The orbital instruments utilized were Japan’s Advanced Satellite for Cosmology and Astrophysics (1997), the European Space Agency’s XMM-Newton (2004, 2011), and NASA’s Chandra X-ray Observatory in Massachetts (2001).

“The galaxy was bright in 2001 but it has gotten less bright over time,” says Hickox. “This is not consistent with being powered only by star formation processes, so it almost certainly had to have a small supermassive black hole—small compared to the largest supermassive black holes in massive elliptical galaxies, but is still a million times the mass of the sun.”

Read More

A characteristic of supermassive black holes is that they do change with time—not a huge amount, explains Hickox, “and that is exactly what Tom Whalen found,” he says. “This variability definitely tells us that the emission is coming from a compact source at the center of this system, consistent with it being a supermassive black hole.”

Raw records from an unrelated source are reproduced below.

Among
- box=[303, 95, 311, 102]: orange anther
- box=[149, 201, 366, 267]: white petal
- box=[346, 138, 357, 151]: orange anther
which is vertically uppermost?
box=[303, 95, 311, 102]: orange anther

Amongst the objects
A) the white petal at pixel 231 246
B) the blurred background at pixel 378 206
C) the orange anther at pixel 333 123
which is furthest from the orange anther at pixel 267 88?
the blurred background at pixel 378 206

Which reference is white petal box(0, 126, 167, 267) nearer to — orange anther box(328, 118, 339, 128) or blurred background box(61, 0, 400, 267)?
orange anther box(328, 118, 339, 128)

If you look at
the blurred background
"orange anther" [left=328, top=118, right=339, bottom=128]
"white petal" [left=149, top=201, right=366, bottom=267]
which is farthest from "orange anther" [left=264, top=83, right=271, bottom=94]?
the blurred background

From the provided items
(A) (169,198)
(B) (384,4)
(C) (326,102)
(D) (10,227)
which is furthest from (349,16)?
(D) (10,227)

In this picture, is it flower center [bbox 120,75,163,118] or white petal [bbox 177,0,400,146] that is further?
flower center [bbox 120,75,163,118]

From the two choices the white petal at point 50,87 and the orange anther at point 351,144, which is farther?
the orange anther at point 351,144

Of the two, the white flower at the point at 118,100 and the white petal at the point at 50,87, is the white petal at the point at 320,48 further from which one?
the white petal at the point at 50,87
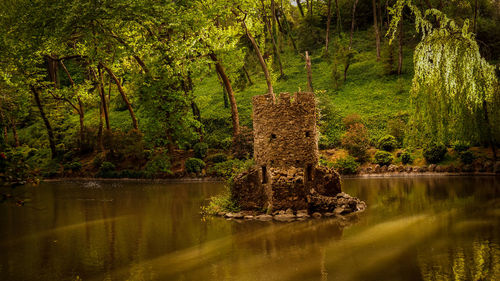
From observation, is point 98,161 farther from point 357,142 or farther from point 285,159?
point 285,159

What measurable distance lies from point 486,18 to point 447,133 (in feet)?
68.8

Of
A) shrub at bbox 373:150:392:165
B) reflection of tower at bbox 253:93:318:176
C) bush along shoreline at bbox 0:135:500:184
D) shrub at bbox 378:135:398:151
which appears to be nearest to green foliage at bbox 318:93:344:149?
bush along shoreline at bbox 0:135:500:184

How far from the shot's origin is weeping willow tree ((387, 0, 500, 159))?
16625mm

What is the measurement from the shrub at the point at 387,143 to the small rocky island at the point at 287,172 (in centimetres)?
1093

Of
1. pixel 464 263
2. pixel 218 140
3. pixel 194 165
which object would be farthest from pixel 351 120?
pixel 464 263

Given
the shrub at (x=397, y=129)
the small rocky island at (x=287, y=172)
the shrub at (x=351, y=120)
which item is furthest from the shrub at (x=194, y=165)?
the small rocky island at (x=287, y=172)

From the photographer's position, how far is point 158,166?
2559cm

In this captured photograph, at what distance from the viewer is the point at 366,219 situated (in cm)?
1179

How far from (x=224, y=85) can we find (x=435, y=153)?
14.6 metres

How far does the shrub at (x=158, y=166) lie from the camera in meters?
25.4

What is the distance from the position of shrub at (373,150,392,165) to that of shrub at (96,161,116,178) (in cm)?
1684

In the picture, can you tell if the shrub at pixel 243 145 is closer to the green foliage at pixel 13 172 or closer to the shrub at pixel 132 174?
the shrub at pixel 132 174

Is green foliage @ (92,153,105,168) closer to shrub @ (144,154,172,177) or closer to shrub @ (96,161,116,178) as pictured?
shrub @ (96,161,116,178)

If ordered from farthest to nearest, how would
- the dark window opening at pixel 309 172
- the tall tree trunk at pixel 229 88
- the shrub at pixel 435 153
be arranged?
the tall tree trunk at pixel 229 88 < the shrub at pixel 435 153 < the dark window opening at pixel 309 172
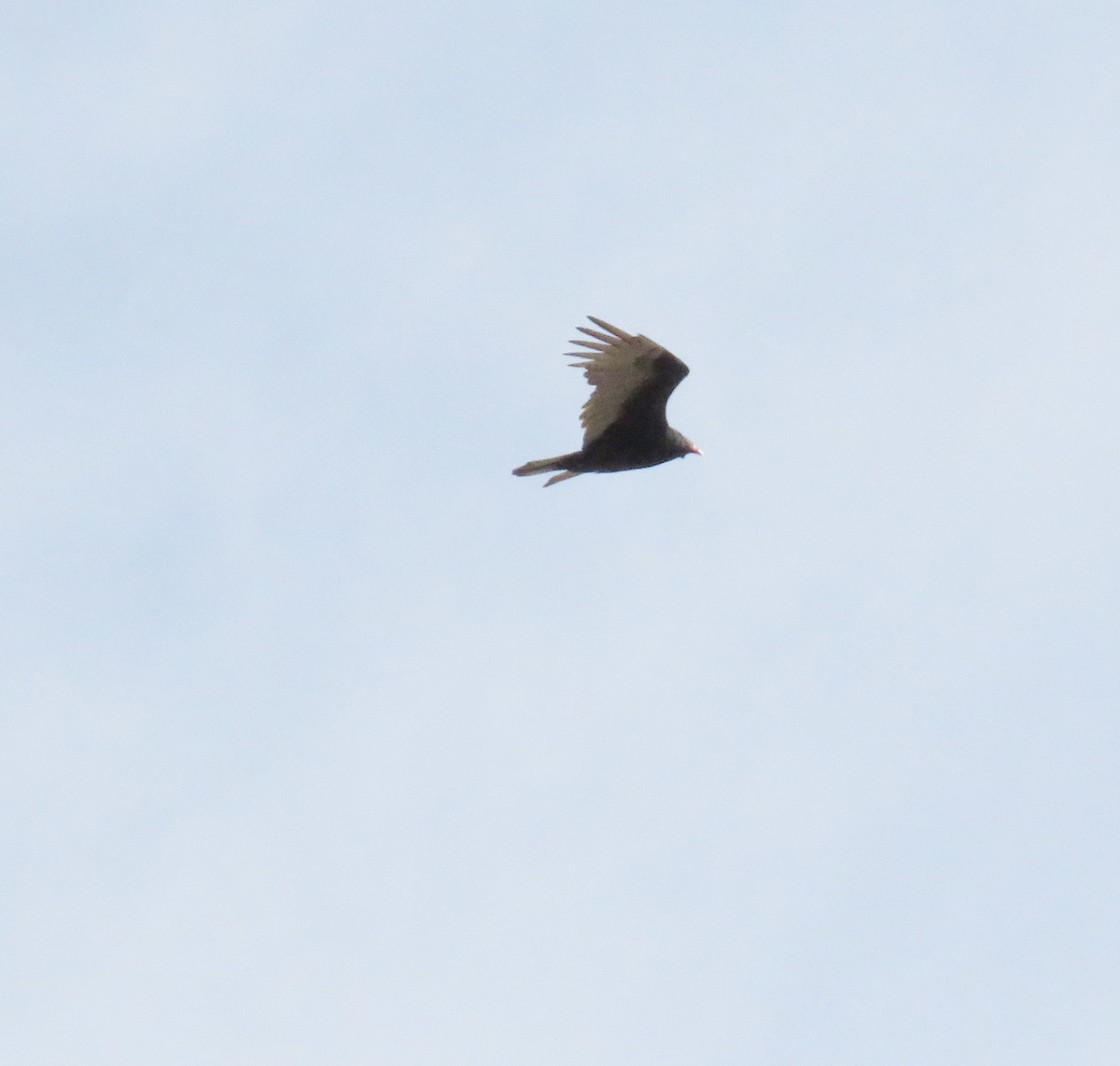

While supermassive black holes are typically found in the central bulges of galaxies, Henize 2-10 has no bulge. “All the associations that people have made between galaxies and black holes tell us there ought to be no black hole in this system,” says Whalen, but the team has proven otherwise. Whalen is a member of the Chandra X-ray Center team at the Harvard-Smithsonian Center for Astrophysics in Cambridge, Mass.

In their paper, the authors conclude, “Our results confirm that nearby star-forming galaxies can indeed form massive black holes and that by implication so can their primordial counterparts.”

“Studying those to get some sense of what might have happened very early in the universe is very powerful,” says Hickox.